Text passage:
<<<<

Vegan Enchilada Casserole

Take your enchiladas to the next level by layering them in a pan for a vegan enchilada casserole to die for. Layered with corn tortillas, vegetables, lentil taco meat, and oil-free vegan cheese sauce, this casserole can be made ahead of time and baked when you're ready to eat.
Prep Time15 minutes
Cook Time50 minutes
Total Time1 hour 5 minutes
Course: Entrees
Cuisine: Mexican
Diet: Gluten Free, Vegan, Vegetarian
Servings: 6 servings
Calories: 462kcal


Vegan Enchilada Casserole

  • 10 corn or flour tortillas cut in half (if choosing flour tortillas, buy the small ones the same size as corn tortillas)
  • ½ cup white or yellow onion diced
  • 1 red bell pepper diced
  • 1 jalapeno deseeded and deveined, diced
  • 1 cup frozen or fresh corn
  • 1 15 ounce can pinto beans rinsed and drained (or black beans)
  • 2 cups vegan nacho cheese sauce
  • 2 cups lentil taco meat optional

Homemade Enchilada Sauce or Enchilada Sauce of Choice (15 ounce can)

  • 2 cups tomato sauce
  • 2 cup vegetable broth
  • 1 Tablespoon Apple cider vinegar
  • 1 teaspoon chili powder
  • 1 teaspoon smoked paprika
  • 1 ½ teaspoon of ground cumin seeds
  • ½ teaspoon onion powder
  • ½ teaspoon garlic powder
  • 1 teaspoon salt
  • 1 adobo chili pepper + ½ teaspoon sauce from the can


  • 2 Roma tomatoes diced
  • 5 green onions chopped
  • ½ cup cilantro chopped


Enchilada Sauce

  • Make the enchilada sauce by combining all the ingredients in a high-speed blender.
  • Blend until smooth.
  • Set aside

Sauteing the Vegetables

  • In a skillet, saute onions until translucent.

>>>>

Raw data:

<<<<

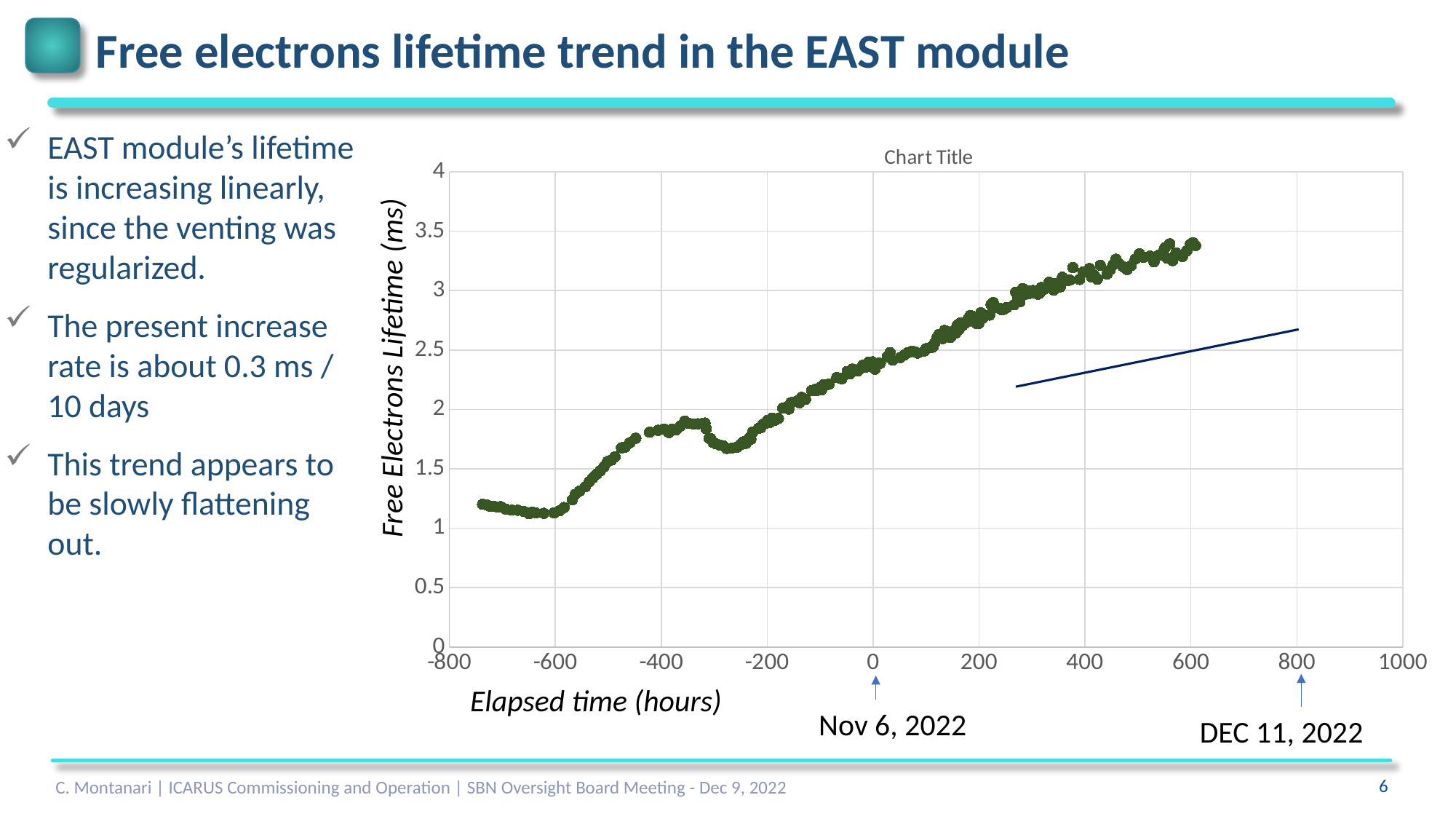
What is the label of the vertical axis of the chart? Free Electrons Lifetime (ms) Which is larger, the free electrons lifetime at 200 hours or at -200 hours? 200 hours What is the title printed above the chart? Chart Title Is the free electrons lifetime at an elapsed time of 400 hours greater or less than 2.5? greater Is the free electrons lifetime at an elapsed time of 600 hours greater or less than 3? greater Is the free electrons lifetime at an elapsed time of -600 hours greater or less than 1.5? less What kind of chart is shown on the slide? scatter chart Do the plotted values generally rise or fall as elapsed time increases from -600 to 600 hours? rise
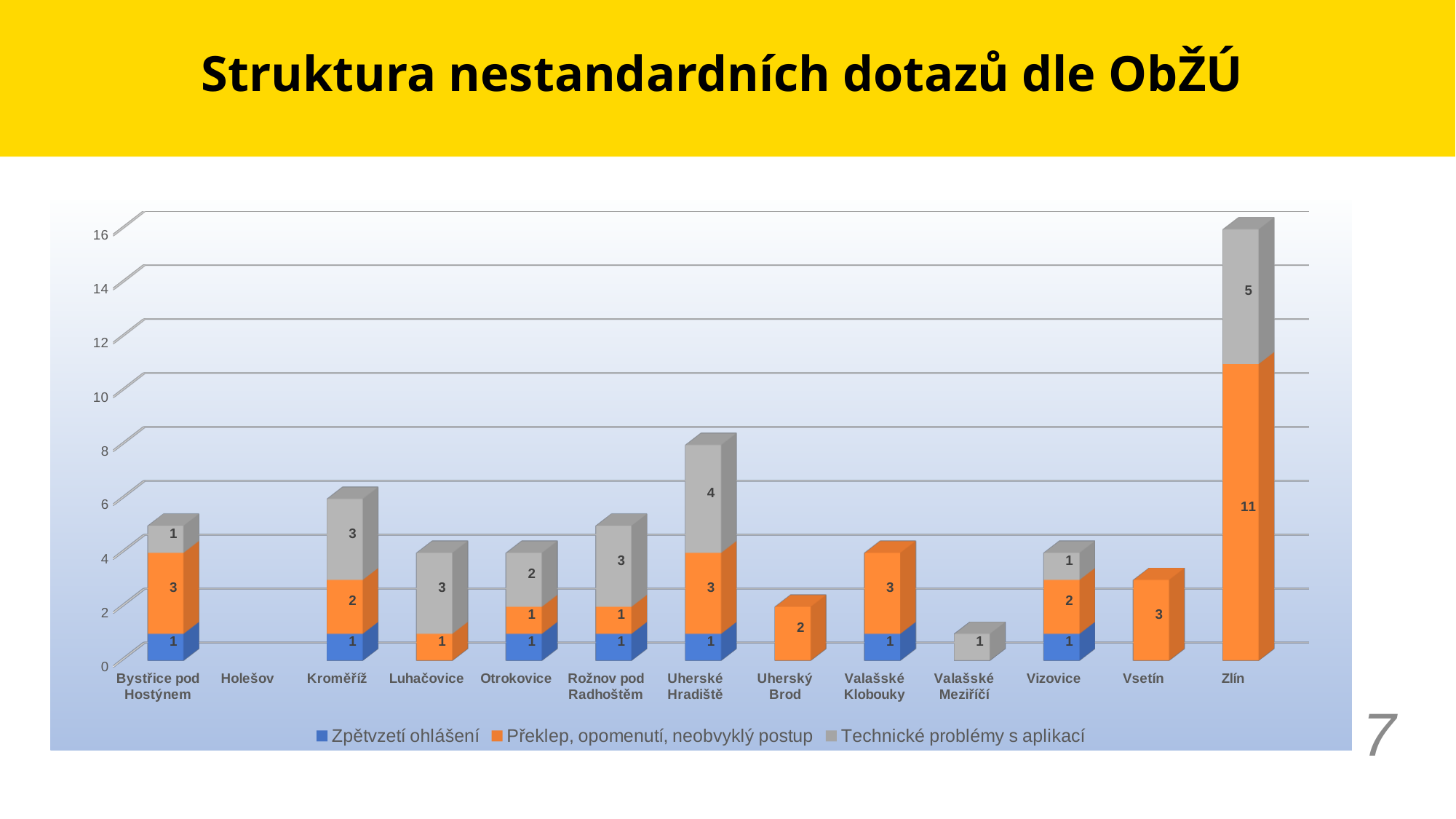
What is the difference between the 'Technické problémy s aplikací' values for Zlín and Kroměříž? 2 What is the value of 'Překlep, opomenutí, neobvyklý postup' for Zlín? 11 Which is larger: the 'Překlep, opomenutí, neobvyklý postup' value for Vsetín or for Uherský Brod? Vsetín What is the total of the stacked bar for Zlín? 16 What is the total of the stacked bar for Uherské Hradiště? 8 What is the value of 'Zpětvzetí ohlášení' for Kroměříž? 1 What is the title of the chart? Struktura nestandardních dotazů dle ObŽÚ Which category has the highest total stacked value? Zlín What is the value of 'Technické problémy s aplikací' for Uherské Hradiště? 4 What kind of chart is shown on the slide? Stacked bar chart How many series does the legend list? 3 How many categories are shown on the x axis? 13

>>>>

Exercise directions: Return the section of the casserole recipe that opens with the words containing "Prep Time15 minutes" and closes with "as corn tortillas)", copied word for word. The material comes from a different source than the recipe.

Exercise output:
Prep Time15 minutes
Cook Time50 minutes
Total Time1 hour 5 minutes
Course: Entrees
Cuisine: Mexican
Diet: Gluten Free, Vegan, Vegetarian
Servings: 6 servings
Calories: 462kcal


Vegan Enchilada Casserole

  • 10 corn or flour tortillas cut in half (if choosing flour tortillas, buy the small ones the same size as corn tortillas)